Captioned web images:
= Beginning of Section =
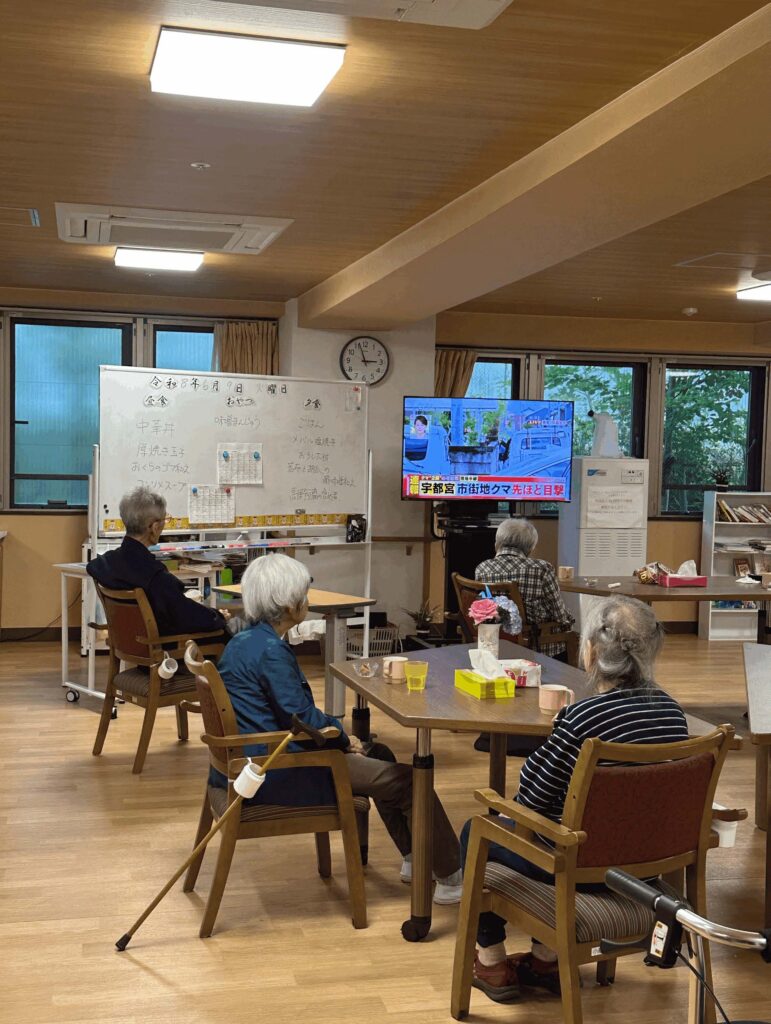 Elderly residents sit in a warmly lit common room watching a television news broadcast next to a whiteboard detailing the daily menu at a senior care facility.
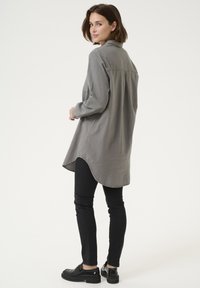 Langärmliges, graues Hemd mit abgerundetem Saum, Kragen und Rückenpasse. Kombiniert mit engen schwarzen Jeans und schwarzen Slippern.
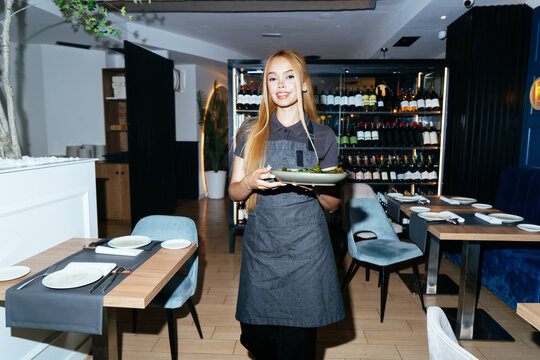 Waitress serving meal in modern restaurant interior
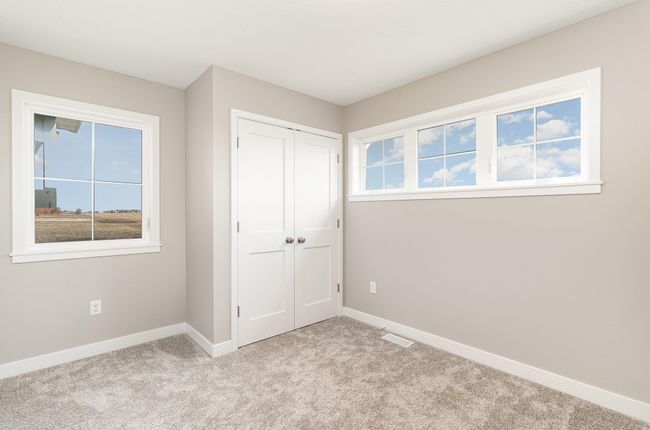 Beautiful Enameled Trim Work throughout and ample natural lighting, Casement Windows with Grilles. | Image 15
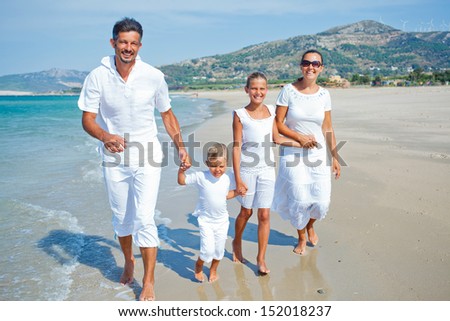 Photo of happy family running down the beach on summer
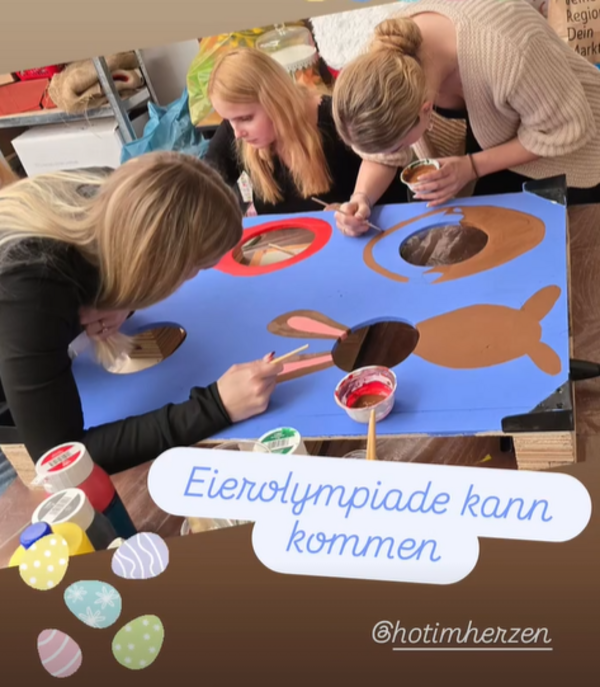 Mehrere Personen bemalen gemeinsam ein großes Spielbrett mit Osterhasen- und Eiermotiven für die Eierolympiade.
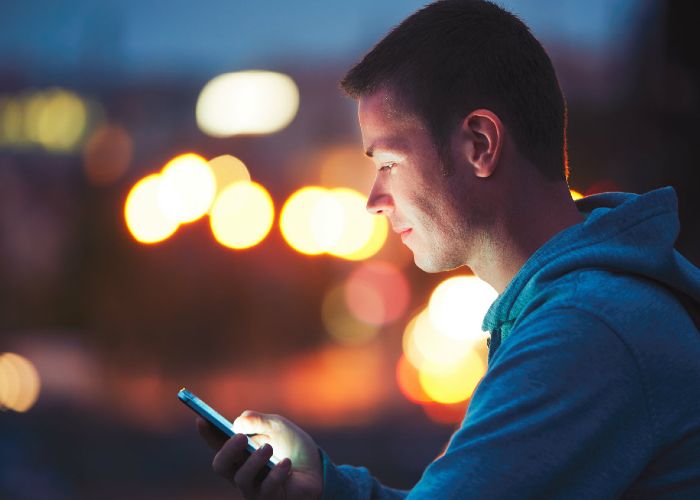 Young man using the DEFA app on a mobile phone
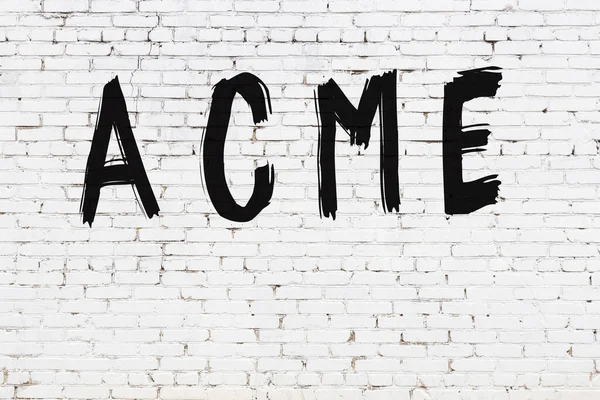 Beyaz tuğla duvara siyah boya ile yazılmış bir yazıt acme.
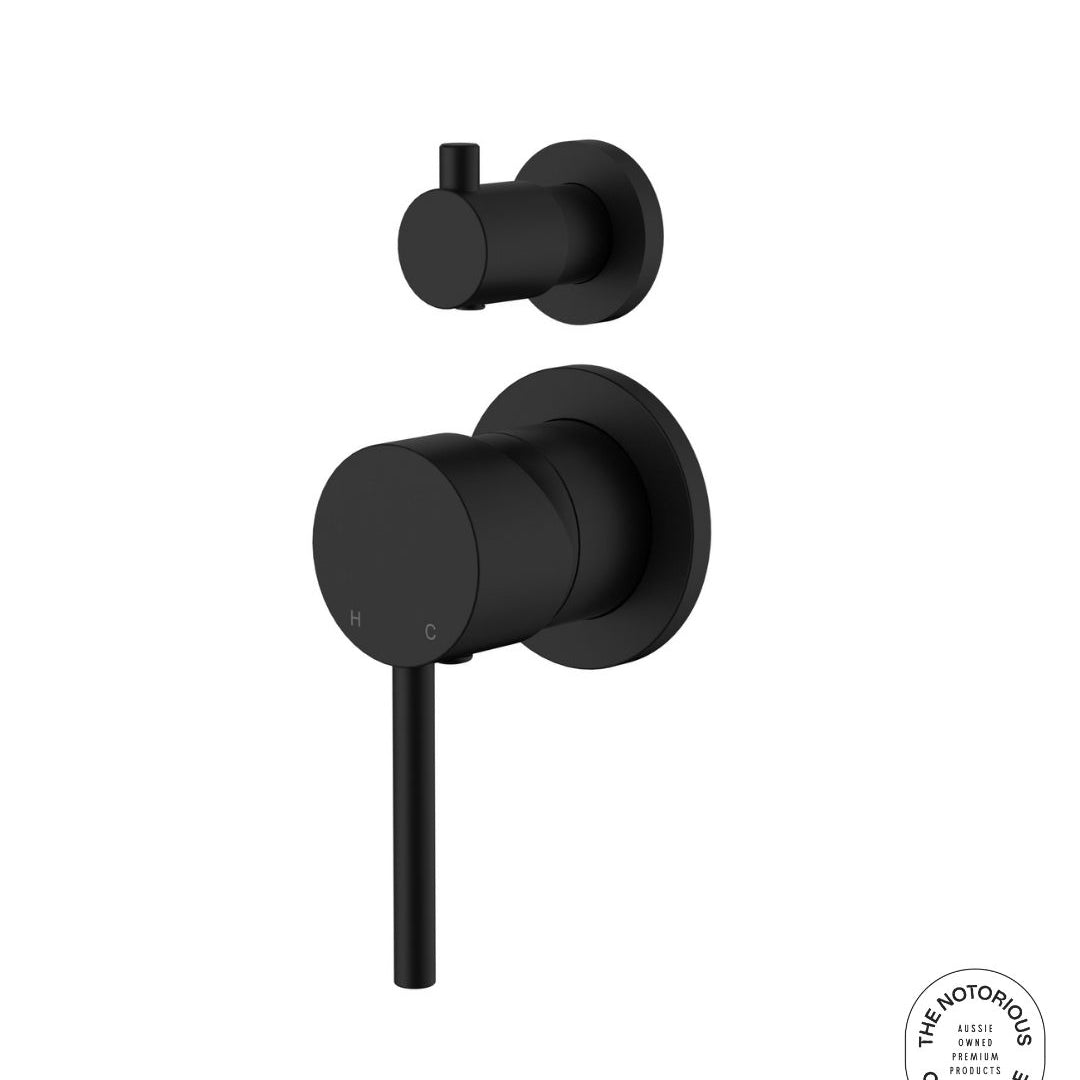 Matt black wall mixer with diverter on a white background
= End of Section =
(WHAT YOU NEED TO DO) All lines from the one containing "Waitress serving meal" through the final line of the records are to be retyped exactly; no other lines and no pictures are to be included.

(OUTPUT)
 Waitress serving meal in modern restaurant interior
 Beautiful Enameled Trim Work throughout and ample natural lighting, Casement Windows with Grilles. | Image 15
 Photo of happy family running down the beach on summer
 Mehrere Personen bemalen gemeinsam ein großes Spielbrett mit Osterhasen- und Eiermotiven für die Eierolympiade.
 Young man using the DEFA app on a mobile phone
 Beyaz tuğla duvara siyah boya ile yazılmış bir yazıt acme.
 Matt black wall mixer with diverter on a white background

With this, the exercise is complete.